A new Media Research Center "special report" by Rich Noyes purports to document how new CBS Evening News host Katie Couric "pushed a liberal political agenda during her 15 years as co-host of NBC’s Today." One of its signature claims, as promoted in an Aug. 29 press release announcing the report: "Deploring Ronald Reagan with insults such as 'The Gipper was an airhead!' " In the introduction to the report, Noyes expands this somewhat:
In 1999, Couric decided to begin the Today show by insulting Ronald Reagan: "Good morning. The Gipper was an airhead!" Two days later, the author of the Reagan biography she was supposedly summarizing told Couric she’d gotten it exactly backwards: "Oh, good God, no!" author Edmund Morris upbraided Couric. "He was a very bright man."
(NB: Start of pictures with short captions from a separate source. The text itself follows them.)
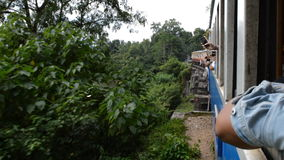 Out of window. Train in Thailand stock video footage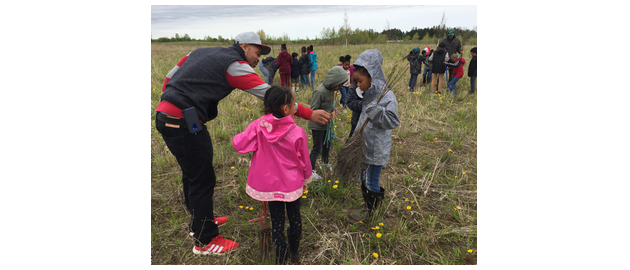 Fume extraction system supplier ULT worked with kids from the Milwaukee Public School System in planting the trees.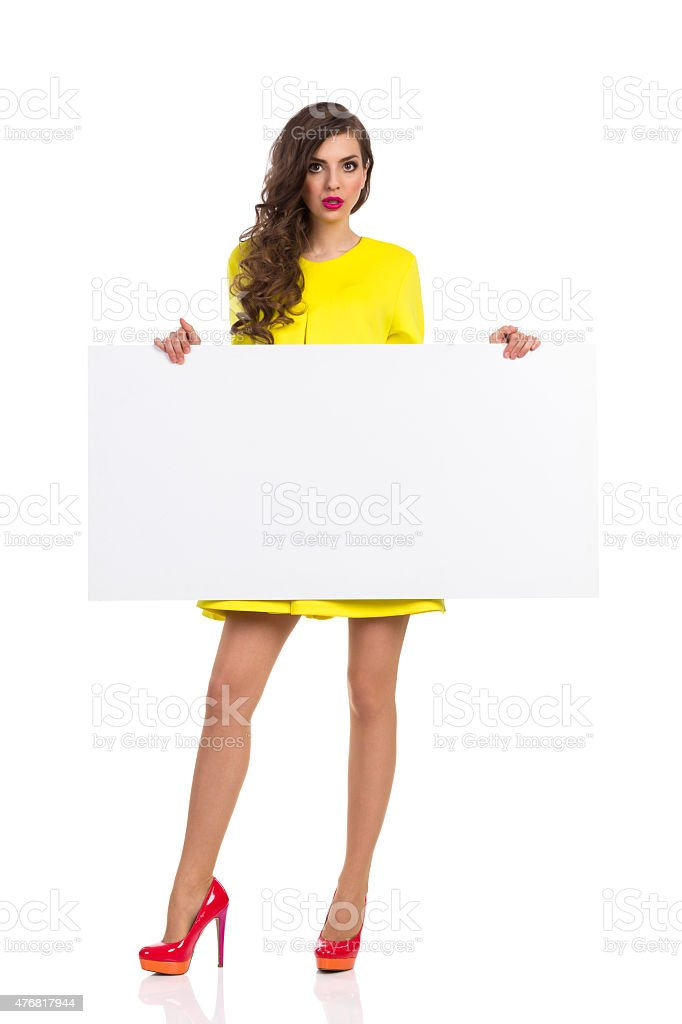 Surprised Young Woman Holding White Poster stock photo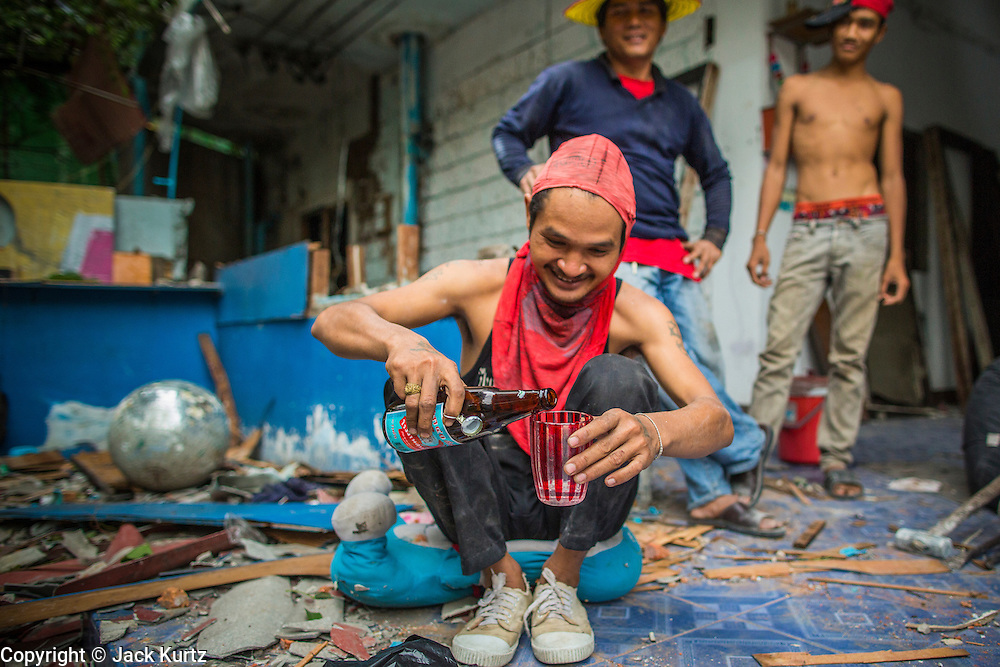"""12 DECEMBER 2012 - BANGKOK, THAILAND:  Demolition workers relax and share a bottle while they drink at the end of their shift in """"Washington Square"""" a notorious entertainment district off Sukhumvit Soi 22 in Bangkok. Demolition workers on many projects in Thailand live on their job site tearing down the building and recycling what can recycled as they do so until the site is no longer inhabitable. They sleep on the floors in the buildings or sometimes in tents, cooking on gas or charcoal stoves working from morning till dark. Sometimes families live and work together, other times just men. Washington Square was one of Bangkok's oldest red light districts. It was closed early 2012 and is being torn down to make way for redevelopment.    PHOTO BY JACK KURTZ"""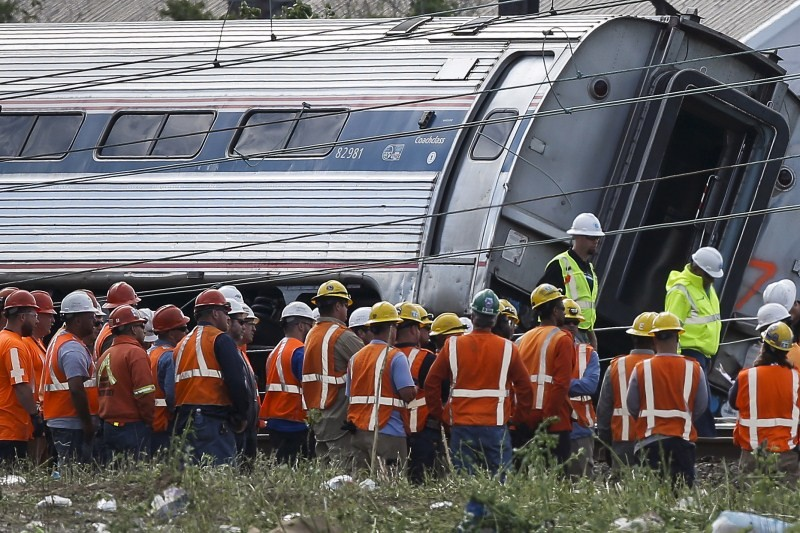 The accident left rail cars mangled, ripped open and strewn upside down in the city's Port Richmond neighborhood along the Delaware River.
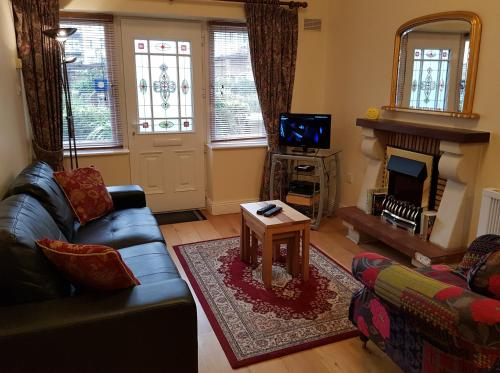 A seating area at Halfpenny Bridge Holiday Homes - Garden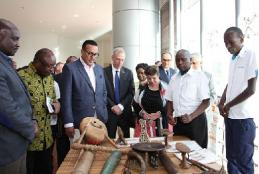 David Madanji (second right) of Iagas Material Culture Section shows guests some  items  that are part of the section's collection.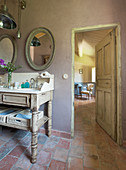 Open door next to antique washstand below oval mirrors
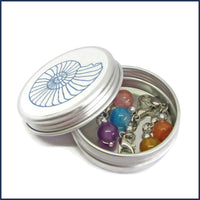 stone stitch markers in an ammonite tin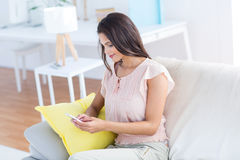Smiling beautiful brunette relaxing on the couch and using her phone Royalty Free Stock Images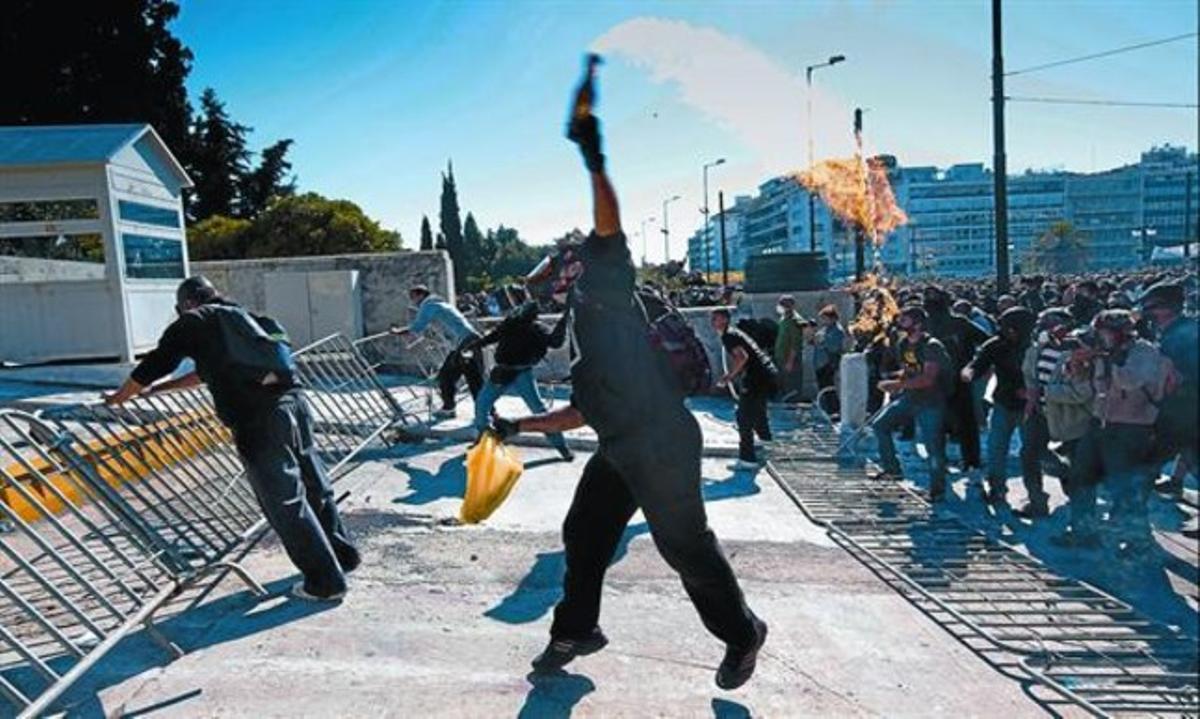 Un activista lanza un coctel molotov al final de la manifestaciónde Atenas, ayer.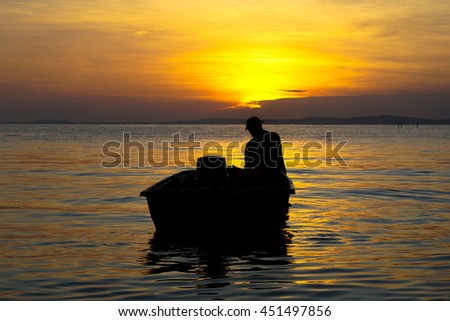 Silhouette of traditional fisherman on boat during beautiful sunrise at Labuan island,Malaysia.
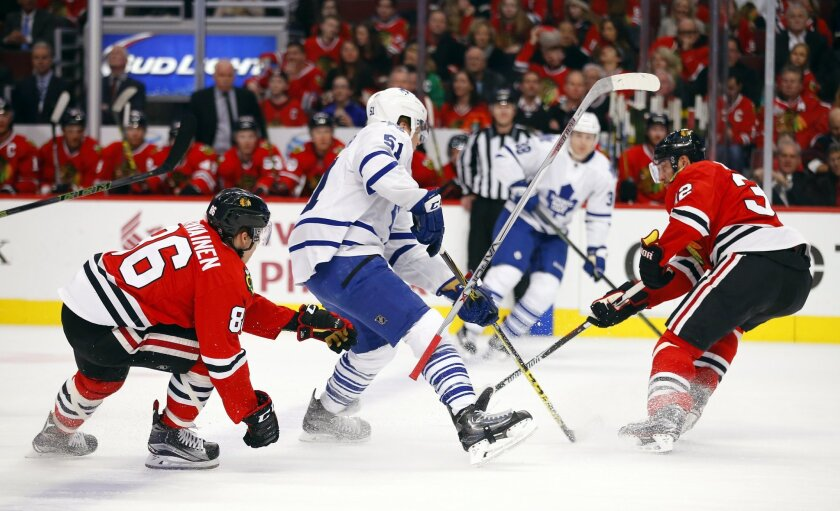 Chicago Blackhawks left wing Teuvo Teravainen (86) loses his stick as Toronto Maple Leafs defenseman Jake Gardiner (51) and Blackhawks defenseman Michal Rozsival (32) battle for the puck during the first period of an NHL hockey game on Monday, Feb. 15, 2016, in Chicago. (AP Photo/Jeff Haynes)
In the section of the report substantiating the claim, Noyes includes the original "airhead" quote, a snippet of an interview Couric did with Morris two days later in which Morris denied saying that, and a transcript from a 2002 Couric interview with Ann Coulter, headlined "Couric Re-Writes History," in which Couric takes offense to Coulter's description of the incident in her book "Slander."
What Noyes fails to note is the context in which Couric made the comment. As The Daily Howler's Bob Somerby reported:
Why did Couric say what she did? Because everyone thought it was true. Indeed, despite the picture painted in Slander, many conservatives were slamming Morris for what he had said about Ron.
Noyes' reporting of Morris's denial further obfuscates the fact that, as Somerby reported, many conservatives thought that about the book as well. From an Oct. 13, 1999 (a couple weeks after Couric's statement), Heritage Foundation online chat with Dinesh D'Souza, author of the hagiography "Ronald Reagan: How an Ordinary Man Became an Extraordinary Leader":
Morris' book has been subject to an incredible public whipping. He has virtually no defenders. Even Morris's own reasons for using multiple fictitious characters and for calling Reagan an ignoramus and an apparent airhead sound hollow and ill-considered. When the dust has settled, Reagan will be seen as a great president.
Couric was hardly alone in interpreting that Morris' book called Reagan an "airhead." Yet Noyes and the MRC would rather leave the false impression that a hopelessly biased Couric came up with that on her own.